Why can't Sean Combs pick a name and stick with it?
—Courtney, Dumfries, Virginia
The B!tch Replies: Now, now. Stars have pitifully few options when it comes to keeping themselves in the news. They could crank out four movies a year and enjoy all those worshipful Ann Curry moments. But that's work, see.
They can switch out their boyfriends every three weeks--or just pretend to, like in the case of say, I don't know, Jessica Simpson, and enjoy all that Us Weekly ink.
Or they can change their names. A name change always merits at least one story by a frazzled Associated Press reporter and, at minimum, 300 very definitive words by People.
Experts will tell you celebrities change their names for a host of reasons--revamping their image or avoiding some legal tangle, for example. Or perhaps like Prince, who changed his name into a symbol in the early 1990s, they want to expose their music label as a bunch of bloodthirsty slave traders with inky black tar pits where their hearts should be.
Regardless of the motivation, the one constant is a fresh round of exposure from the press. Ergo, when Prince pulled his name stunt, the Philadelphia Inquirer redubbed him Symbol Man. Even the mere introduction of a nickname can unleash a torrent of ink--just ask J.Lo.
Every single time Sean Combs has changed his stage name, at least one major news outlet has made him a tad more famous. It's a strategy that works. And it's certainly easier than climbing into another all-white suit and cavorting in the background of a video while Lil' Kim threatens the camera with her Acrylics of Doom.
Combs' latest name change just happens to be the result of court action and applies only to the U.K.--but no matter. Even congresspeople noticed this time, which probably means even more fame and money for Combs and his diamond-encrusted wonder entourage.
"And even Puff Daddy--I guess he changed his name to 'Puff Diddy,' and then just 'Diddy,' I don't know what that's about," a North Dakota legislator recently said in a speech, "but Sean Combs, 'Puff Daddy,' was having his clothes made in Honduras. Let me say a word for 'Puff Daddy,' 'P. Diddy,' or 'Diddy' or whatever his name might be."
I suspect that lawmaker still isn't invited to the annual White Party, but I digress. A brief history of the names of Sean Combs:
- 1997: Puff Daddy inflates for the first time via a debut rap album.

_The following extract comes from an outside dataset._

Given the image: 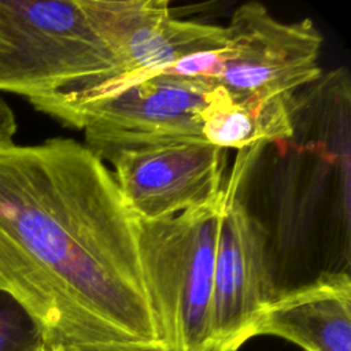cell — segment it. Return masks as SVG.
<instances>
[{"label": "cell", "instance_id": "5bb4252c", "mask_svg": "<svg viewBox=\"0 0 351 351\" xmlns=\"http://www.w3.org/2000/svg\"><path fill=\"white\" fill-rule=\"evenodd\" d=\"M44 351H67L63 346L60 344H55V343H44Z\"/></svg>", "mask_w": 351, "mask_h": 351}, {"label": "cell", "instance_id": "8992f818", "mask_svg": "<svg viewBox=\"0 0 351 351\" xmlns=\"http://www.w3.org/2000/svg\"><path fill=\"white\" fill-rule=\"evenodd\" d=\"M100 5L118 58L114 75L88 90L51 96L34 106L64 126L82 108L180 59L219 49L226 40L225 26L174 18L167 0H100Z\"/></svg>", "mask_w": 351, "mask_h": 351}, {"label": "cell", "instance_id": "8fae6325", "mask_svg": "<svg viewBox=\"0 0 351 351\" xmlns=\"http://www.w3.org/2000/svg\"><path fill=\"white\" fill-rule=\"evenodd\" d=\"M44 336L30 315L0 291V351H44Z\"/></svg>", "mask_w": 351, "mask_h": 351}, {"label": "cell", "instance_id": "ba28073f", "mask_svg": "<svg viewBox=\"0 0 351 351\" xmlns=\"http://www.w3.org/2000/svg\"><path fill=\"white\" fill-rule=\"evenodd\" d=\"M215 86L174 75L154 74L82 108L66 126L85 136H196L202 111Z\"/></svg>", "mask_w": 351, "mask_h": 351}, {"label": "cell", "instance_id": "7a4b0ae2", "mask_svg": "<svg viewBox=\"0 0 351 351\" xmlns=\"http://www.w3.org/2000/svg\"><path fill=\"white\" fill-rule=\"evenodd\" d=\"M117 67L97 0H0V92L32 103L88 90Z\"/></svg>", "mask_w": 351, "mask_h": 351}, {"label": "cell", "instance_id": "6da1fadb", "mask_svg": "<svg viewBox=\"0 0 351 351\" xmlns=\"http://www.w3.org/2000/svg\"><path fill=\"white\" fill-rule=\"evenodd\" d=\"M0 291L67 351L159 343L137 218L85 144L0 143Z\"/></svg>", "mask_w": 351, "mask_h": 351}, {"label": "cell", "instance_id": "4fadbf2b", "mask_svg": "<svg viewBox=\"0 0 351 351\" xmlns=\"http://www.w3.org/2000/svg\"><path fill=\"white\" fill-rule=\"evenodd\" d=\"M74 351H174L162 343H151V344H125V346H95L80 348Z\"/></svg>", "mask_w": 351, "mask_h": 351}, {"label": "cell", "instance_id": "30bf717a", "mask_svg": "<svg viewBox=\"0 0 351 351\" xmlns=\"http://www.w3.org/2000/svg\"><path fill=\"white\" fill-rule=\"evenodd\" d=\"M291 96L233 100L215 86L202 111V134L219 148L248 149L288 140L293 134Z\"/></svg>", "mask_w": 351, "mask_h": 351}, {"label": "cell", "instance_id": "52a82bcc", "mask_svg": "<svg viewBox=\"0 0 351 351\" xmlns=\"http://www.w3.org/2000/svg\"><path fill=\"white\" fill-rule=\"evenodd\" d=\"M252 152L236 162L225 185L214 263L210 351H237L254 337L262 311L280 292L267 255L266 230L237 196Z\"/></svg>", "mask_w": 351, "mask_h": 351}, {"label": "cell", "instance_id": "277c9868", "mask_svg": "<svg viewBox=\"0 0 351 351\" xmlns=\"http://www.w3.org/2000/svg\"><path fill=\"white\" fill-rule=\"evenodd\" d=\"M222 48L180 59L176 75L222 88L233 100L292 95L321 75L322 36L310 18L280 22L258 3L241 4Z\"/></svg>", "mask_w": 351, "mask_h": 351}, {"label": "cell", "instance_id": "3957f363", "mask_svg": "<svg viewBox=\"0 0 351 351\" xmlns=\"http://www.w3.org/2000/svg\"><path fill=\"white\" fill-rule=\"evenodd\" d=\"M221 203L140 221L138 250L158 341L174 351L211 350V303Z\"/></svg>", "mask_w": 351, "mask_h": 351}, {"label": "cell", "instance_id": "7c38bea8", "mask_svg": "<svg viewBox=\"0 0 351 351\" xmlns=\"http://www.w3.org/2000/svg\"><path fill=\"white\" fill-rule=\"evenodd\" d=\"M16 130L18 125L11 107L0 99V143L14 141Z\"/></svg>", "mask_w": 351, "mask_h": 351}, {"label": "cell", "instance_id": "9c48e42d", "mask_svg": "<svg viewBox=\"0 0 351 351\" xmlns=\"http://www.w3.org/2000/svg\"><path fill=\"white\" fill-rule=\"evenodd\" d=\"M271 335L304 351H351V278L325 271L315 280L281 291L262 311L254 336Z\"/></svg>", "mask_w": 351, "mask_h": 351}, {"label": "cell", "instance_id": "5b68a950", "mask_svg": "<svg viewBox=\"0 0 351 351\" xmlns=\"http://www.w3.org/2000/svg\"><path fill=\"white\" fill-rule=\"evenodd\" d=\"M85 145L112 165L134 217L156 221L218 204L225 197L226 149L196 136H85Z\"/></svg>", "mask_w": 351, "mask_h": 351}]
</instances>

- 2001: Puff Daddy switches to P. Diddy. Some reporters speculate he does it to distance himself from his successful defense against firearms charges in a New York trial that year. Either way, Combs stays famous.
- 2002: P. Diddy tells a British tabloid, "I'll change my name as often as I've had lawsuits, and that's a bunch."
- 2005: P. Diddy shortens his stage name to Diddy. His ego, however, remains its original size.
2006: Diddy agrees to revert to Sean Combs in England, after a British music producer named Richard "Diddy" Dearlove sued, saying the rap impresario was causing confusion and spurring unfair competition.
I bet Dearlove won't be invited to the White Party, either.